# MoYu WeiLong 54.5mm 魔域威龙



## plusCubed (Jan 9, 2014)

http://www.mofangluntan.com/thread-28528-1-1.html
Found this on the MoYu forum.

This cube appears to be a smaller version of the WeiLong V2 (or the WeiLong enhanced as the MoYu guys call it in Chinese).

*54.5MM Version WeiLong-Enhanced Announcement*
The 54.5mm WeiLong is designed for OH and cubers with smaller hands, with a size of 54.55mm.
The 54.55mm WeiLong has been tuned for OH and 2H speed-cubing.
The primary, white, black, and sticker-less versions have been arranged for production.
The sticker-less color scheme patent has been submitted.
The 54.5mm WeiLong's design is identical to the WeiLong 56.5mm enhanced.


----------



## rj (Jan 9, 2014)

plusCubed said:


> http://www.mofangluntan.com/thread-28528-1-1.html
> Found this on the MoYu forum. Realized I've been posting mostly stuff from there :S No I'm not related to MoYu in any way, just been going on there a lot since there are stuff like this that I don't find anywhere here. If you guys have other Chinese forums you think I should pay attention to, I'll be happy to translate anything (I know about MF8 forums and this).
> 
> This cube is a smaller version of the WeiLong V2 (or the WeiLong enhanced as the MoYu guys call it in Chinese). Most of the post has been copied from the WeiLong V2 post made by them, so I omitted that part, mostly because it's way too long. You guys know what WeiLong is, right?  I think I'm going to get this one for OH.
> ...



I'm so getting this. I have to. I'm the Weilong king, anyway.


----------



## BoBoGuy (Jan 9, 2014)

Lol yes


----------



## kcl (Jan 9, 2014)

I'll be getting this. I like Weilongs and I've wished I could use mine for OH.


----------



## Lchu613 (Jan 9, 2014)

rj said:


> I'm so getting this. I have to. I'm the Weilong king, anyway.



Did you even have to say this?


----------



## rj (Jan 9, 2014)

kclejeune said:


> I'll be getting this. I like Weilongs and I've wished I could use mine for OH.



#KennanHasSmallHands.


----------



## patrickcuber (Jan 9, 2014)

I will be getting this too.

···

* Work request A
Repeat the stretch of the 54.5mm WeiLong thread from "## plusCubed (Jan" through "has been submitted.".
* Work request B
Continue the 54.5mm WeiLong thread after its last post.
The lines after the 54.5mm WeiLong thread are not needed.

* Dataset section
···

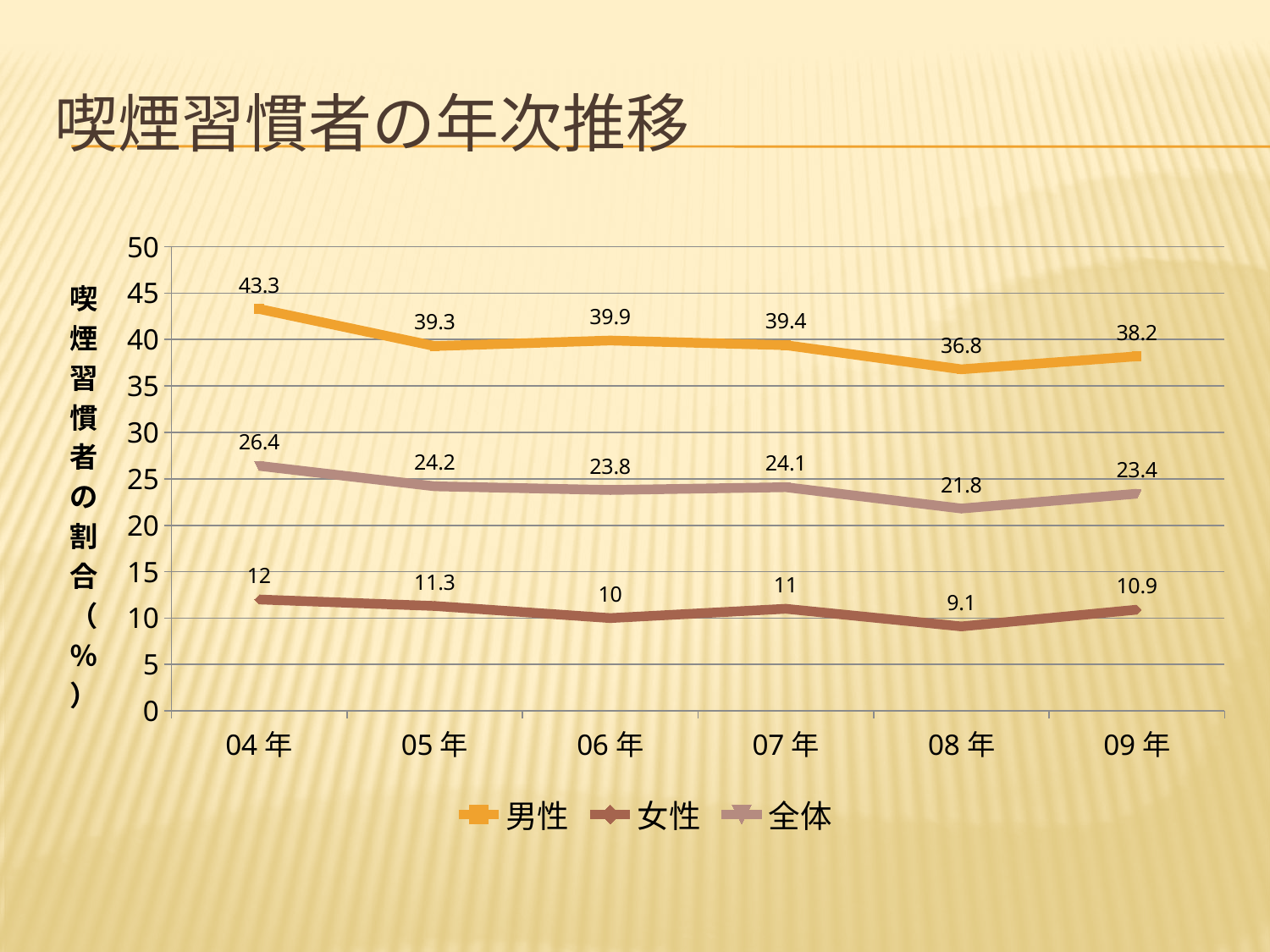
Does the 男性 series generally rise or fall from 04年 to 09年? fall How many series does the legend list? 3 How many years are shown on the x axis? 6 In which year is the 全体 value highest? 04年 What kind of chart is this? line chart What is the title of the slide? 喫煙習慣者の年次推移 In which year is the 男性 value lowest? 08年 What is the value for 全体 in 09年? 23.4 What is the difference between the 男性 value in 04年 and in 09年? 5.1 What is the value for 男性 in 04年? 43.3 What is the value for 女性 in 08年? 9.1 Which is larger, the 女性 value in 05年 or in 07年? 05年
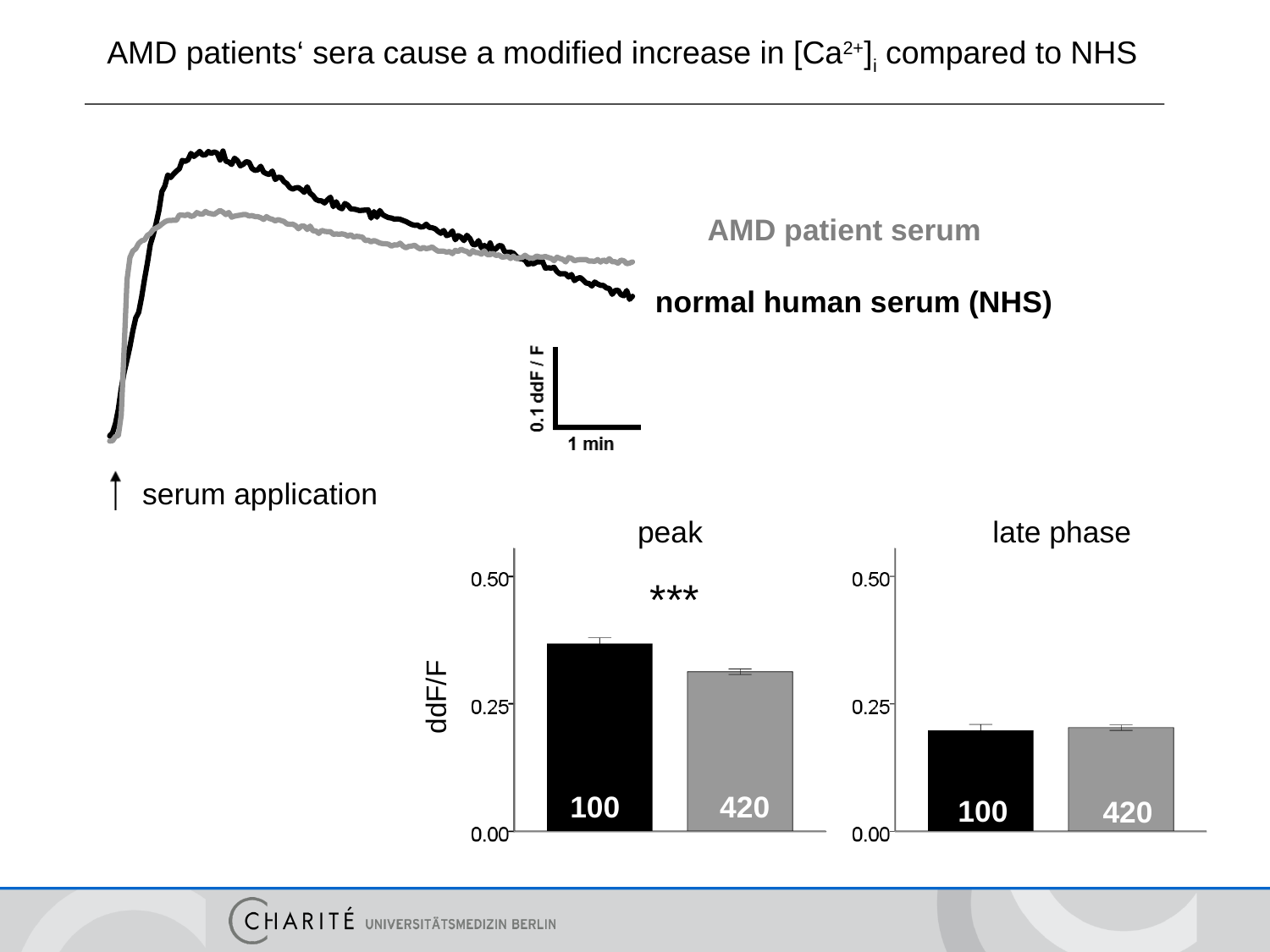
In the line trace chart at the top, do the traces rise or fall after reaching their peak? fall In the 'peak' chart, is the value of the grey bar greater or less than 0.25? greater In the line trace chart at the top, which trace reaches the higher peak, the black (NHS) trace or the grey (AMD patient serum) trace? the black (NHS) trace In the 'late phase' chart, is the value of the black bar greater or less than 0.25? less In the 'peak' chart, which bar has the highest value? the black bar (labelled 100) In the 'peak' chart, is the value of the black bar greater or less than 0.25? greater What number is printed inside the grey bar of the 'peak' chart? 420 In the 'peak' chart, which bar is taller, the black bar or the grey bar? the black bar What is the y-axis label of the 'peak' bar chart? ddF/F How many bars are shown in the 'peak' chart? 2 What kind of chart is the 'peak' chart? bar chart In the line trace chart at the top, which colour represents the AMD patient serum? grey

···

* Response box A
## plusCubed (Jan 9, 2014)

http://www.mofangluntan.com/thread-28528-1-1.html
Found this on the MoYu forum.

This cube appears to be a smaller version of the WeiLong V2 (or the WeiLong enhanced as the MoYu guys call it in Chinese).

*54.5MM Version WeiLong-Enhanced Announcement*
The 54.5mm WeiLong is designed for OH and cubers with smaller hands, with a size of 54.55mm.
The 54.55mm WeiLong has been tuned for OH and 2H speed-cubing.
The primary, white, black, and sticker-less versions have been arranged for production.
The sticker-less color scheme patent has been submitted.

* Response box B
----------



## mati1242 (Jan 9, 2014)

I've been waiting for 55 mm weilong, and I will order one for sure!


----------



## MarcelP (Jan 9, 2014)

Now if only we had the freedom here to place a topic requesting about 10 testers to give an unbiased opinion on the cube..


----------



## mati1242 (Jan 9, 2014)

Any informations about the release date?


----------



## plusCubed (Jan 10, 2014)

mati1242 said:


> Any informations about the release date?



Well, in the same thread they have started the testers selection thing (for China), which they will choose on the 15th, but other than that I have no idea.


----------



## kcl (Jan 10, 2014)

rj said:


> #KennanHasSmallHands.



Ehh not that small. I just prefer a smaller cube for OH


----------



## ~Adam~ (Jan 10, 2014)

I used to use a 55mm ZC as my main until I switch to the WeiLong. I guess I've got a decision to make.



rj said:


> I'm so getting this. I have to. I'm the Weilong king, anyway.



There's no need to quote the opening post if you are the 1st to reply.


----------



## XTowncuber (Jan 10, 2014)

the people who are testing the Weilong v2 57mm are getting one of these also (Calvin said 54.8mm).


----------



## Kesava Kirupa (Jan 10, 2014)

plusCubed said:


> http://www.mofangluntan.com/thread-28528-1-1.html
> Found this on the MoYu forum.
> 
> This cube appears to be a smaller version of the WeiLong V2 (or the WeiLong enhanced as the MoYu guys call it in Chinese).
> ...


When do you think this would release?


----------



## ~Adam~ (Jan 10, 2014)

Kesava Kirupa said:


> When do you think this would release?



When they release it!

It's available for preorder on HKNow so likely within a month.


----------



## plusCubed (Jan 11, 2014)

XTowncuber said:


> the people who are testing the Weilong v2 57mm are getting one of these also (Calvin said 54.8mm).



Hm.... just checked the tester thread... Sorry for not seeing it on that post, thought I found something new.

That's weird though. Size change or rounding? I'm not sure. MoYu says 54.5mm on all of their posts on the various Chinese forums. Anyway, don't think that'll make a difference!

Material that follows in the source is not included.